On the pope's interest in allying with Mussolini
The popes had seen the Italian government as enemies, basically. They had rejected the notion of the separation of church and state, they had lost their privileged position in society, and they had always called that system illegitimate. Pius XI at least began to see the possibility that Mussolini might be the person sent by God — the man of providence — as he would later refer to him ... who would reverse all of that, who would end the separation of church and state, restore many of the prerogatives of the church and at the same time, as the Pope was very worried about the rising socialist movement ... saw Mussolini as the man who was the best bet, perhaps, to prevent a socialist takeover of Italy.
On what the church got out of this alliance
The church got financial benefits, considerable payments by the state to the Catholic clergy. ... They got, for example, as the fascists were forming fascist youth groups, which millions of youth in Italy were a part of in those years, the church was given chaplains to all the local chapters of the fascist youth groups so that they were able to influence the youth, which was very important to them. They also got as part of the Concordat, the fascist imposition of teaching religion in elementary schools, which was one of the first things Mussolini did to ingratiate himself when he came to power — to extend that to secondary schools as well so that all the school children in Italy were taught Catholic religion in their school.
On Mussolini wanting to ban the handshake
Mussolini thought the Italians needed to be hardened and he launched what he called an "anti-bourgeois campaign" and among the things he banned, or tried to ban, was people shouldn't shake hands — they should give the Roman salute, you know, raising their arm and their hand up in the air. This, like some of the other things he tried to do along these lines was difficult for many Italians to get used to.
On how post-war Italy confronted its history of fascism and alliance with Hitler
[It's] namely Italy remaking its fascist past. So it's not just the Catholic Church, if you think of Italy right after the war, they had been fascists for 20 years, they had been allies of Hitler, Italian forces had fought alongside of Nazi forces in the eastern front of the Soviet Union and in Africa and elsewhere, the Balkans. Italy needed to remake its history and it was rather shameless in remaking its history into an anti-fascist history.

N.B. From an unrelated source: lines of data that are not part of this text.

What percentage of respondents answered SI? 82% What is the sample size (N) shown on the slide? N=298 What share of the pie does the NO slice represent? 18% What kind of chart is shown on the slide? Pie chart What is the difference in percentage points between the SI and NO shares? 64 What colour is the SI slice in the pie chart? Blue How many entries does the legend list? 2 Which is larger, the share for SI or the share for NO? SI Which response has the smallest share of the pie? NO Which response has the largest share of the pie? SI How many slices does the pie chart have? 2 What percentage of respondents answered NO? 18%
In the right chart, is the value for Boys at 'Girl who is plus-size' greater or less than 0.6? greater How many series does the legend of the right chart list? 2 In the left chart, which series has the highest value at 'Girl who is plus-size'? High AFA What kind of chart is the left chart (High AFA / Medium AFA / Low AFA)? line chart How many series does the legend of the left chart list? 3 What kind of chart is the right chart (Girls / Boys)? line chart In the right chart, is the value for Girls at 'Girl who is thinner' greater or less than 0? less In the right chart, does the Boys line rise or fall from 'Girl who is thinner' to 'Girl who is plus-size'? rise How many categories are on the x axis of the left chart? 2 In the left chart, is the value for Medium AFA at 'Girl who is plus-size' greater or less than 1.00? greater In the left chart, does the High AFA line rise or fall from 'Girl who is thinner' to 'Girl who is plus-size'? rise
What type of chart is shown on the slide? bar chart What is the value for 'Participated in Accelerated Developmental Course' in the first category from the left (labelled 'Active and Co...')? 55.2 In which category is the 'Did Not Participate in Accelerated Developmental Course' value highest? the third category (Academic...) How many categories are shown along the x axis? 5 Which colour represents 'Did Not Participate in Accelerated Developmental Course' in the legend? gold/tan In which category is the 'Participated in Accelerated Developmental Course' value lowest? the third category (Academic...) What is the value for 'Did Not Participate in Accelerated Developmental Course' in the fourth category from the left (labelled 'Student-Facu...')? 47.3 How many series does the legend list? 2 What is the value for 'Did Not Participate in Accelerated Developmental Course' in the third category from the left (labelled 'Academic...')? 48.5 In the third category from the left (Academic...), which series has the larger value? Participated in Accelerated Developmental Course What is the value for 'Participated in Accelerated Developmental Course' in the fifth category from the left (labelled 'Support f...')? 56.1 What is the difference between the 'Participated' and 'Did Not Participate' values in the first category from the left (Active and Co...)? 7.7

Politically, the most important actor at the time was the Christian Democratic Party that would emerge from the war as the major force in Italian politics, [and] would rule Italy for decades. For them it was absolutely essential that the church be seen as part of anti-fascism, not as part of the collaboration with fascism. But at the same time, it was more generally — given that a great majority of Italians were part of fascism in one way or another — it was in everybody's interest to come up with a new narrative and not to look too skeptically at these new stories, even though people who lived through them knew how off-base they actually were.